National Health Information Technology week is a time for healthcare consumers (like yourself) to learn about the fundamentals of how HIT works, as well as the myriad ways in which HIT can better their healthcare and, ultimately, their lives. During National Health Information Technology week, you can expect to see an array of healthcare providers and entities working together to provide you with up-to-date information about what HIT means to you. Look for major events, conferences, activities, and presentations offered by HIT-related advocacy groups in your area.
Health IT began getting a lot of attention back in 2009, when the American Recovery and Reinvestment Act was first passed. However, National Health Information Technology Week has been an annual event since its inception in 2005. Although the designated celebration time for the “holiday” varies from year to year, this year, National Health Information Technology week is slated for September 16 – 20 – right now!

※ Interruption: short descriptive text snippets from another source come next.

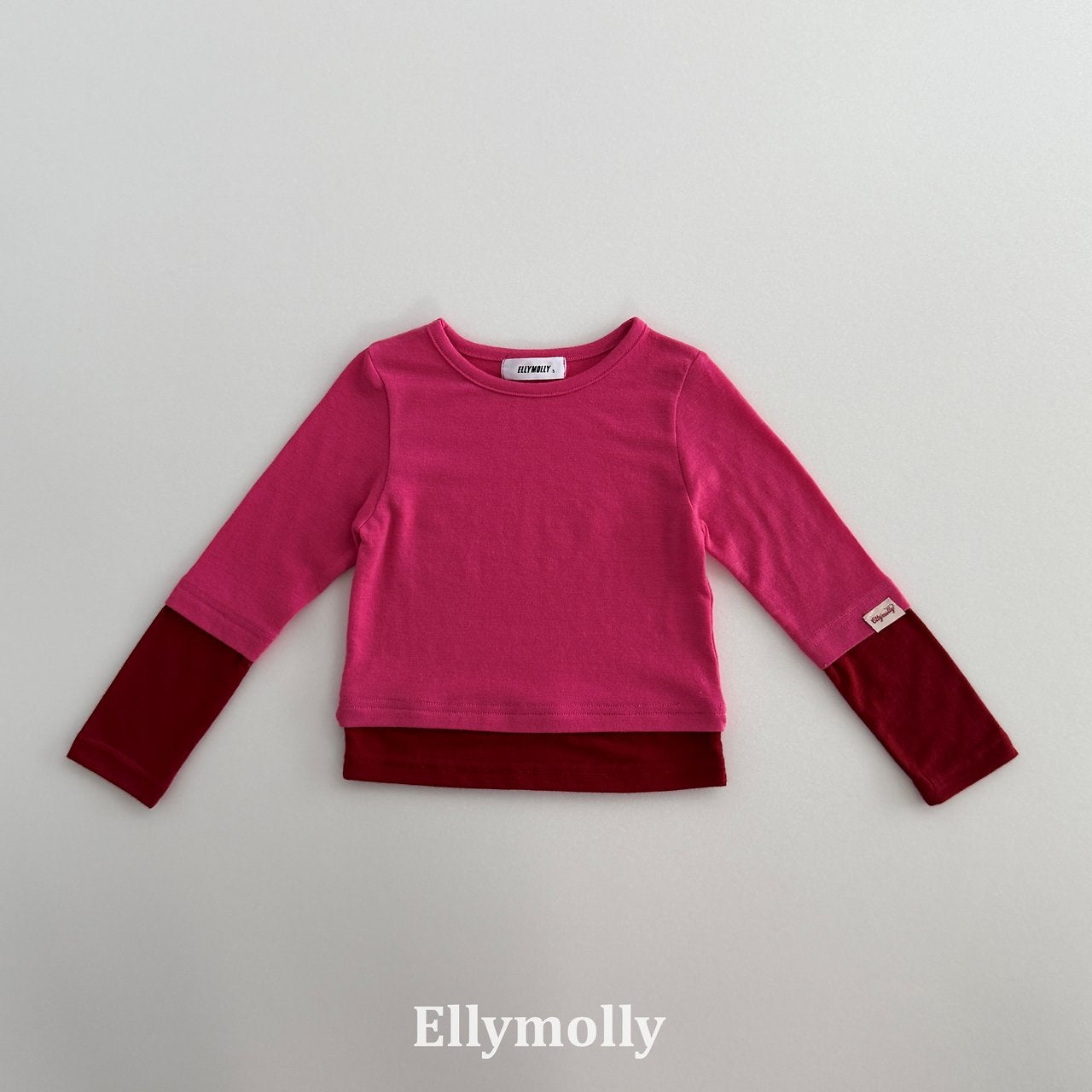 Elly Molly Rolling Color Block Tee
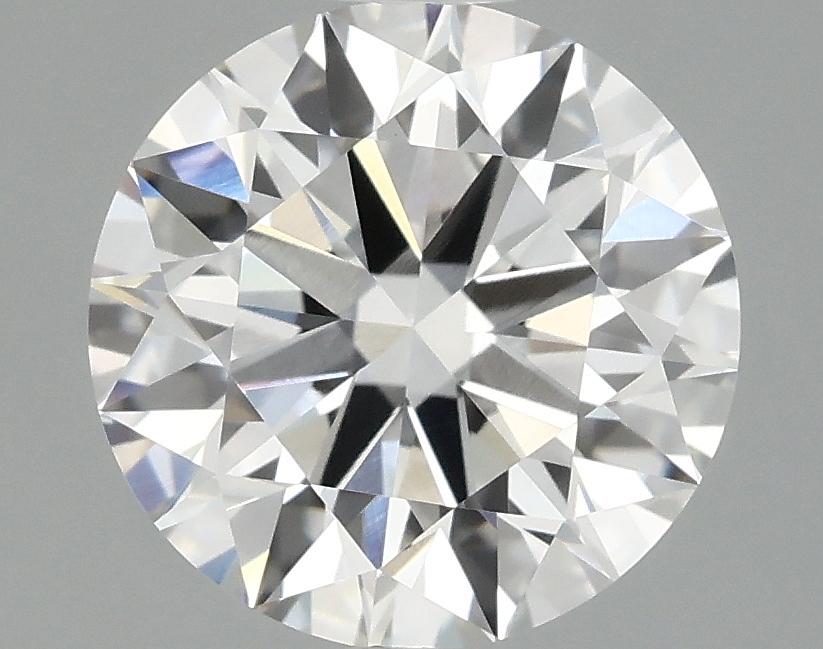 1.43 Carat Round Shaped Ideal Cut VVS2 IGI Certified Lab Grown Diamond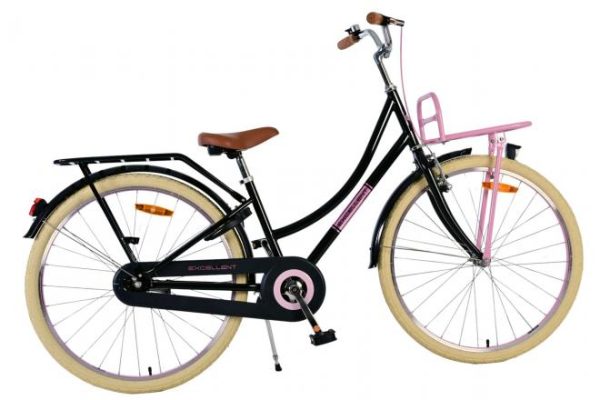 Volare Excellent Kinderfiets – Meisjes – 26 inch – Zwart
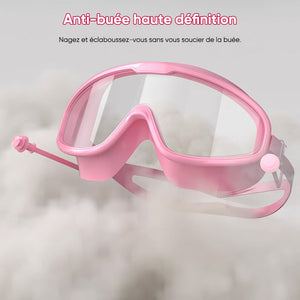Lunettes de natation antibuée à large monture🥽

If the move to digital medical recordkeeping is so daunting and time-consuming, then why has the federal government taken such steps to change the longstanding manual system? Simply put, electronic health records (EHRs) are more reliable, easier to share between provider networks, and faster to process, store, and retrieve. This technological upgrade to our old way of doing things has positive implications for patients, doctors, insurance companies, hospital administrators, and all other parties who must rely on timely access to accurate medical records. The move also helps to promote the availability of jobs in the industry; you can find out about some through sites like healthitjobs.com.
As previously mentioned, you can find local events related to National Health Information Technology Week through healthcare sponsors like community advocacy groups and medical/healthcare establishments. However, the bulk of the National HIT week action generally takes place in the nation’s capital, Washington D.C.
If you’re interested in learning more about the next wave in healthcare and how it will affect you, then the time is now! Take advantage of the influx of information available to you during this year’s National Health Information Technology Week.